My True Love Is Mafia
chapter 50



Setelah mengantar Qila ke rumah sakit, mereka sekarang sedang dalam perjalanan kembali ke mansion Gil. Sebenarnya Sam memintanya untuk beristirhat karena, kondisi Qila yang tidak baik. Tapi, Qila memaksa untuk segera memberitahukan ini kepada Gil.


"Kamu masih pusing?" Tanya Sam mengalihkan perhatian pada Qila yang sedang bersandar.


"Sedikit, sepertinya ingatanku perlahan mulai kembali." jawab Qila.


"Baguslah, ini yang kamu inginkan dari dulu bukan?"


"Entahlah, rasanya lebih baik tidak pernah mengingatnya lagi. Kehidupanku yang dulu sangatlah buruk Sam, aku bersyukur di temukan oleh mom dan daddyku yang sekarang."


"Iya, entah apa yang terjadi sebelumnya dengan keluarga kandungmu. Tapi yang jelas, sekarang kamu sudah hidup bahagia bukan!" Ucap Sam sambil terkekeh.


"Tentu."


"Tidurlah, nanti akan ku bangunkan jika sudah sampai."


"Baiklah." Ucap Qila dan perlahan-lahan sudah mulai terlelap.


Sam melanjutkan perjalanan mereka, Dia tidak habis pikir. Ternyata Selena adalah cucu dari musuh keluarga Gil, semuanya menjadi jelas. Kenapa mencari data mengenai Selena sangatlah sulit dan, dalang dari balik semua ini adalah Victor.


....................


Mansion Gil sangat berisik karena kedatangan Sahabat Alesya bersama Niel dan Marvel, mereka sedang berkupul di gazebo belakang. Berita yang di berikan Marvel sangatlah mengejutkan mereka semua.


"Aku akan menikah." Tiga kata yang berhasil membuat semuanya ternganga mendengarnya.


"Hah." Kompak mereka.


"Kapan, kenapa kau tidak memberitahu kami. Teganya kau tidak pernah memperkenalkan calon istrimu dan, sekarang kau datang berbicara seperti ini. Mengejutkan sekali Marvel, Siapa?" Omel Niel.


"Acarnya lusa, Adela calon istriku." Jawab Mervel acuh.


"Hah." Teriak mereka lagi kecuali Adela tentunya, sedari tadi dia sudah salah tingkah.


"Aa..Adela..Adela siapa?" Tanya Audrey tidak percaya.


"Adela Frisiliya Herald sahabatmu."


"What, kau serius Marvel?" Sekarang Alesya yang bertanya.


"Tanya saja pada calon istriku itu." Acuh Marvel.


"Jelaskan Adela?" Sahut Audrey.


"Emm..eeemm...Maaf. Sebelumnya Aku kan sudah bilang Mom dan Dad menjodohkanku, pada saat itu aku tidak tahu siapa orangnya. Saat Mom memintaku untuk fitting baju ke butik Bibi Nensy, kebetulan Marvel juga akan kesana.
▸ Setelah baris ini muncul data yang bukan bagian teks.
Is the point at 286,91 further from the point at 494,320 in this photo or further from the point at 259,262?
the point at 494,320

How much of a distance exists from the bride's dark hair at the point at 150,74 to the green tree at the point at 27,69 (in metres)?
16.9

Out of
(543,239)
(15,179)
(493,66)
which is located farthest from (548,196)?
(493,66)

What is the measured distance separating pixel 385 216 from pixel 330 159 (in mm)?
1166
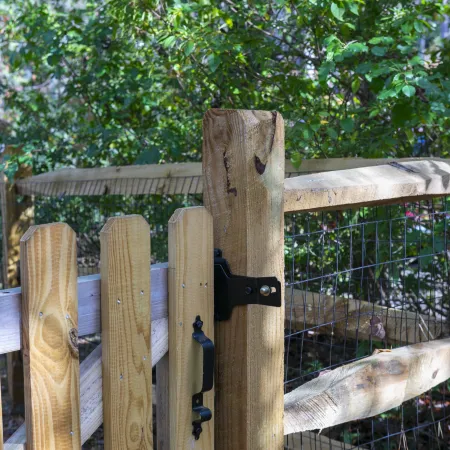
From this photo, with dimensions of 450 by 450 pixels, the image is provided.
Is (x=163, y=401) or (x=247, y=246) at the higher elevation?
(x=247, y=246)

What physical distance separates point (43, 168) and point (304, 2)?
221 cm

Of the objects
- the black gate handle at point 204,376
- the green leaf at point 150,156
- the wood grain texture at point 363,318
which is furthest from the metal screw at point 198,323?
the green leaf at point 150,156

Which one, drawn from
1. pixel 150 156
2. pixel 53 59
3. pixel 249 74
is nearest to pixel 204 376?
pixel 150 156

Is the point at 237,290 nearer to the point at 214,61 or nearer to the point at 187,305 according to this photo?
the point at 187,305

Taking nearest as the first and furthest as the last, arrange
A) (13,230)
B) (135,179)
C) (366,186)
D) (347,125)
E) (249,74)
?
(366,186) → (347,125) → (135,179) → (249,74) → (13,230)

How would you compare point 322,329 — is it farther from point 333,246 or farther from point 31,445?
point 31,445

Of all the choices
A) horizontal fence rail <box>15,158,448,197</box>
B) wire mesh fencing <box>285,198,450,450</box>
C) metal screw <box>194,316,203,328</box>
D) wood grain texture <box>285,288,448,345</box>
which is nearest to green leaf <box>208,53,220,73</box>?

Dan ternyat anak Mom Ashley adalah Marvel yang akan di jodohkan denganku. Maaf..Aku juga baru tahu." Jelas Adela merasa tidak enak kepada Sahabatnya itu.
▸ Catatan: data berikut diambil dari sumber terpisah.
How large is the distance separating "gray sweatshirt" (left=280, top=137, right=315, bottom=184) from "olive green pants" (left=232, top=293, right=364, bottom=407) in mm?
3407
"Jadi, Dia?" Tanya Audrey dan Adela hanya mengangguk sebagai jawabannya.


"Huffttt...Syukurlah. Setidaknya yang di jodohkan denganmu pria tampan dan masih muda, bukan om tua bangka perut buncit dan memiliki istri banyak. Aku tidak bisa membayangkan bagaimana Adela akan bisa hidup tenang, Kau akan jadi budaknya ihhh mengeringan." Ucap Audrey.


"Kau saja kalau begitu." Sahut Niel.


"Sembarangan." Balasnya kesal.


"Jadi kalian berdua mengundang kami ke acara pesta pernikahan kalian?" Tanya Gil.


Tiba-tiba Sam dan Qila datang langsung bergabung bersama mereka, saat sampai Sam bertemu Mom Bela yang menyuruhnya ke gazebo belakang saja. Katanya semua sedang berkumpul, aku pikir siapa dan ternyata para anak bebek ini.


"Undangan pernikahan, siapa?" Tanya Sam tiba-tiba.


"Marvel lusa akan menikah dan, dia sedang mengundang kita dude." Sahut Niel.


"Benarkah, lalu kenapa kau tidak membawa calon istrimu untuk di kenalkan kepada kami?"


"Nih, Adela kan calon istrinya." Celetuk Audrey.


"Whoa...Aku tidak menyangka calonya adalah Dia, Selamat Bro." Ucap Sam.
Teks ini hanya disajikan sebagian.